### Exercise instructions
The records below are to be returned word for word, with pictures left out.

Records from a data collection:
______

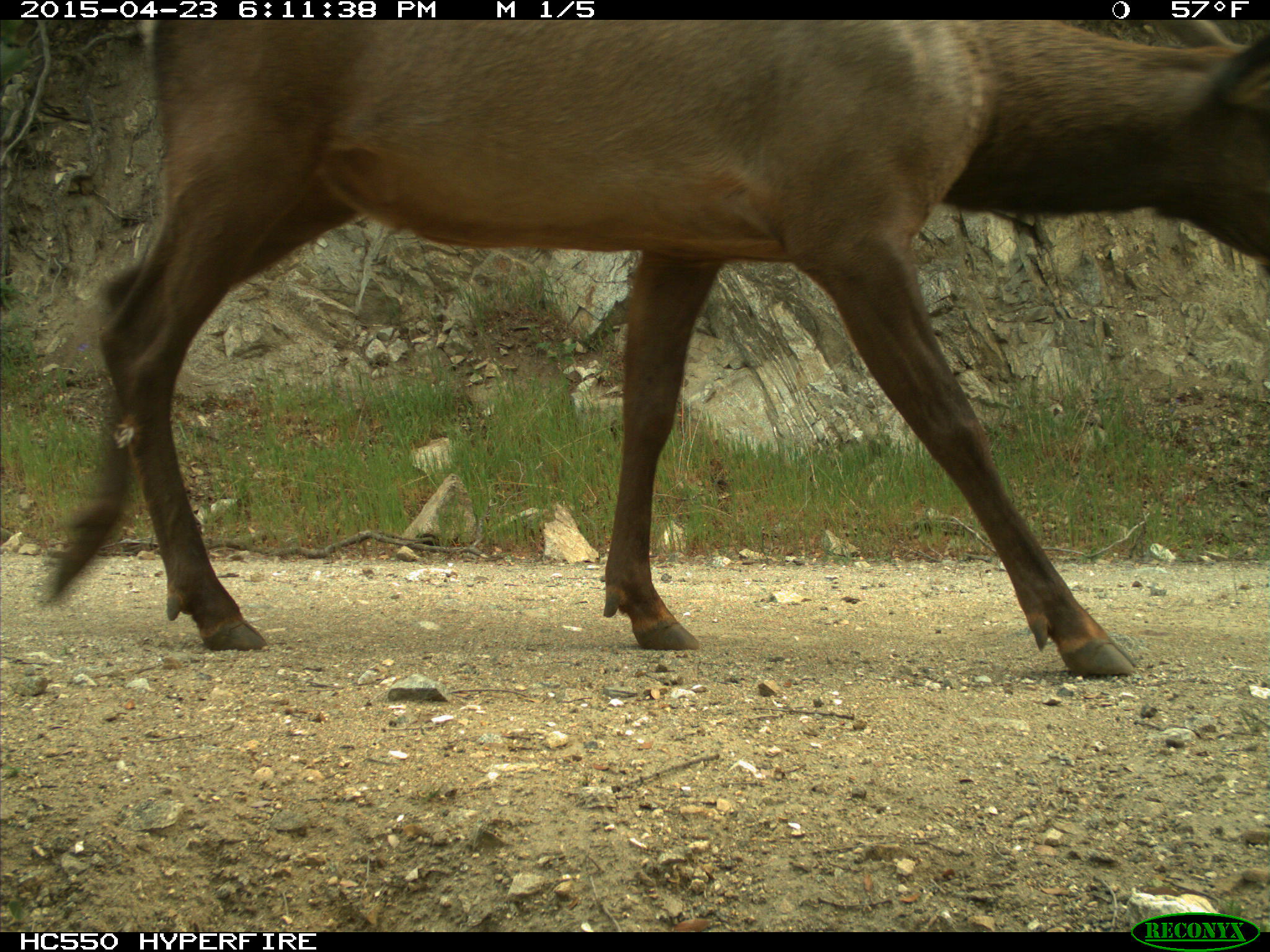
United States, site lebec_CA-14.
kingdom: Animalia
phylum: Chordata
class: Mammalia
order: Artiodactyla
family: Cervidae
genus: Cervus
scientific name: Cervus canadensis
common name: elk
Cervus canadensis (elk).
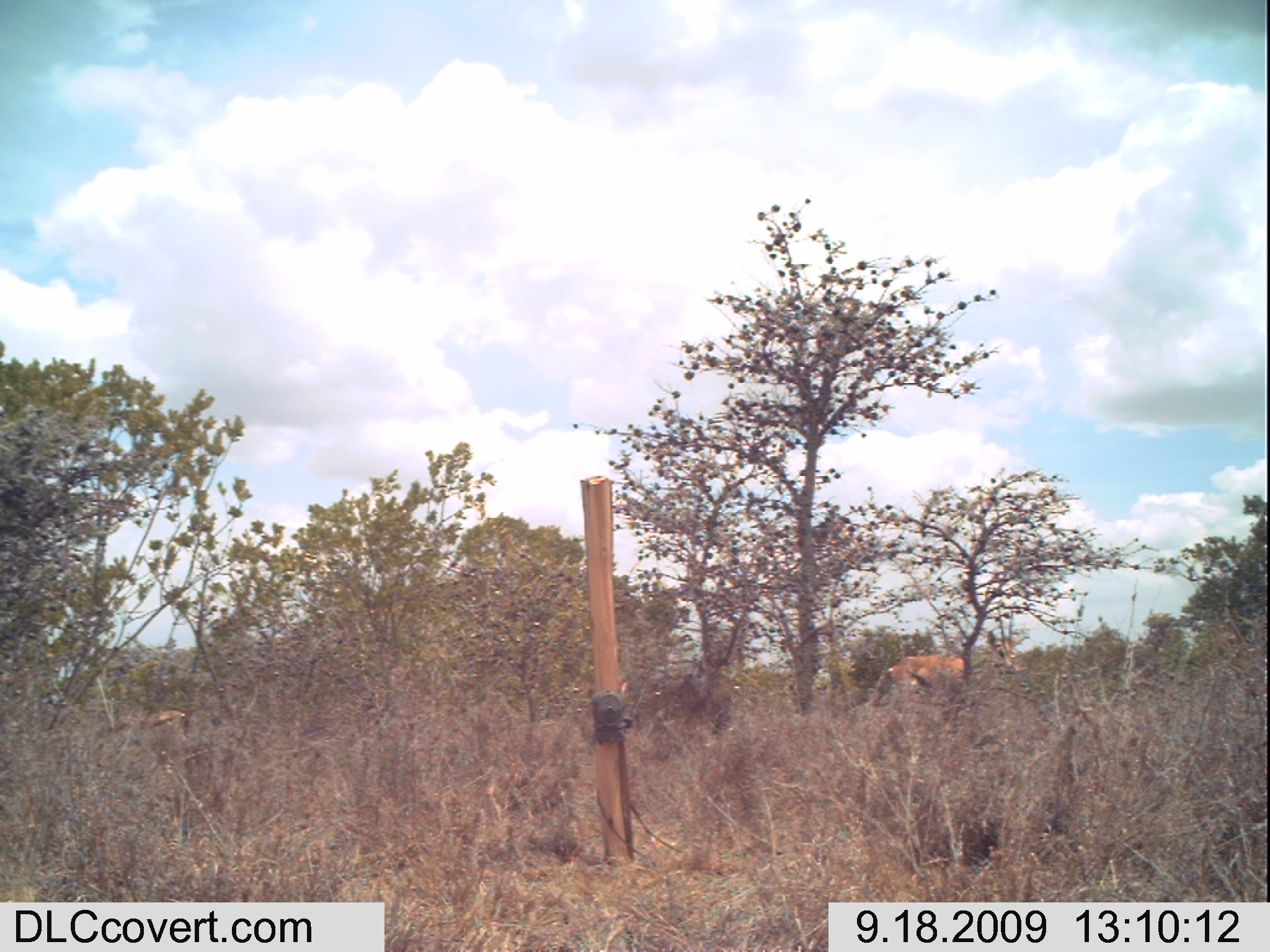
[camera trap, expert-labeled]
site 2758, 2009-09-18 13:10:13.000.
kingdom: Animalia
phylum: Chordata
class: Mammalia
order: Artiodactyla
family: Bovidae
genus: Nanger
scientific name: Nanger granti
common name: grant's gazelle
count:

______

### Solution to this exercise
United States, site lebec_CA-14.
kingdom: Animalia
phylum: Chordata
class: Mammalia
order: Artiodactyla
family: Cervidae
genus: Cervus
scientific name: Cervus canadensis
common name: elk
Cervus canadensis (elk).
[camera trap, expert-labeled]
site 2758, 2009-09-18 13:10:13.000.
kingdom: Animalia
phylum: Chordata
class: Mammalia
order: Artiodactyla
family: Bovidae
genus: Nanger
scientific name: Nanger granti
common name: grant's gazelle
count:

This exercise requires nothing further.